Edmonton

New public schools to bear names of Indigenous artist, education advocate and choir conductor

Future public schools in Edmonton will honour an Indigenous artist, an education advocate and a music teacher who conducted thousands of students.

Schools named after artist Alex Janvier and music teacher Garth Worthington will open in 2021

A middle school in the Glenwood neighbourhood will honour Alex Janvier from the Cold Lake First Nations. (Gabrielle Brown/Radio-Canada)

The names of new public schools in Edmonton will honour an Indigenous artist, an education advocate and a music teacher who conducted thousands of students.

Edmonton Public School Board revealed Monday that schools set to open in 2021 will be named after celebrated artist Alex Janvier, late music teacher Garth Worthington, and Aleda Patterson who founded the ABC Head Start preschool program in the 1980s.

Patterson, who attended the event with family, said she was thrilled by the honour and hoped the schools' names would inspire students.

"We hope that they'll take some notice and think 'Gee I'd like to do that someday'," said Patterson, who used to teach for the board and established what is now known as the Support Network and provides free family counselling.

The Aleda Patterson School for kindergarten to grade 3 students is at 165 St. and 91 Ave. (Gabrielle Brown/Radio-Canada)

The Aleda Patterson School is the first of its kind for the board — a kindergarten to Grade 3 school in the West Meadowlark Park neighbourhood where many young families live.

The nearby Alex Janvier School in the Glenwood neighbourhood will have an arts focus for students in Grade 4 to 9.

"I'd like them to become very successful in their effort of education," said Janvier, a member of the "Indian Group of Seven," who attended the event with his wife Jacqueline.

The candidates were narrowed down from nearly 160 nominations suggested by the community. 

"These three individuals really demonstrated the values, the commitment to education and to their community and the diversity that we wanted to make sure was reflected in the names of our schools," said board chair Michelle Draper.

Life lessons

Trustee Bridget Stirling was among the thousands of students who sang in Worthington's choirs and said the lessons went well beyond music.

"There were a lot of lessons about life," Stirling said. "A lot about you know perseverance. Talking about how everybody's important in the choir, everybody is part of the team that sometimes you need to fade back a little and sometimes let another voice shine."

Janvier said his message for students is to stay in school. He recalled how his own father instilled the importance of education in him when he decided to leave art school halfway through. 

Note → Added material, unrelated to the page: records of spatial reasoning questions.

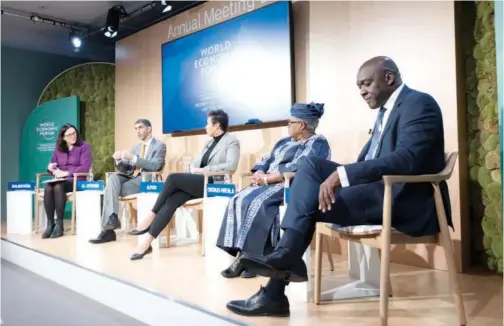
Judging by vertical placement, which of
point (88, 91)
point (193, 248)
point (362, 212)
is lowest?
point (193, 248)

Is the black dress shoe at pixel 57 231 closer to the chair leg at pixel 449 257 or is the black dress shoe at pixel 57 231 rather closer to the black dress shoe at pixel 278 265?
the black dress shoe at pixel 278 265

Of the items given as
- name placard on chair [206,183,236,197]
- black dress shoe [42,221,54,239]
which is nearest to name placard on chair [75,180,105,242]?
black dress shoe [42,221,54,239]

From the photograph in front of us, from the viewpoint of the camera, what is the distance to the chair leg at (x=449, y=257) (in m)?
1.73

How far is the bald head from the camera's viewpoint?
187 cm

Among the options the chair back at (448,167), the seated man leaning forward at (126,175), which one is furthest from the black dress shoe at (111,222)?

"Then my dad gave me all the dirty jobs around the farm, you know cleaning this, cleaning that. Getting whipped by the cow with the tail full of something," Janvier chuckled.

'He said to me 'this is the life that you will lead because I've done that all my life. But you, he said, you have an opportunity to change. He said you go back to that school. You finish what you started. In real life, he said, you start something  — finish it'."

Janvier's dad drove him to the highway on a buggy where he caught the bus back to school and completed his four-year degree.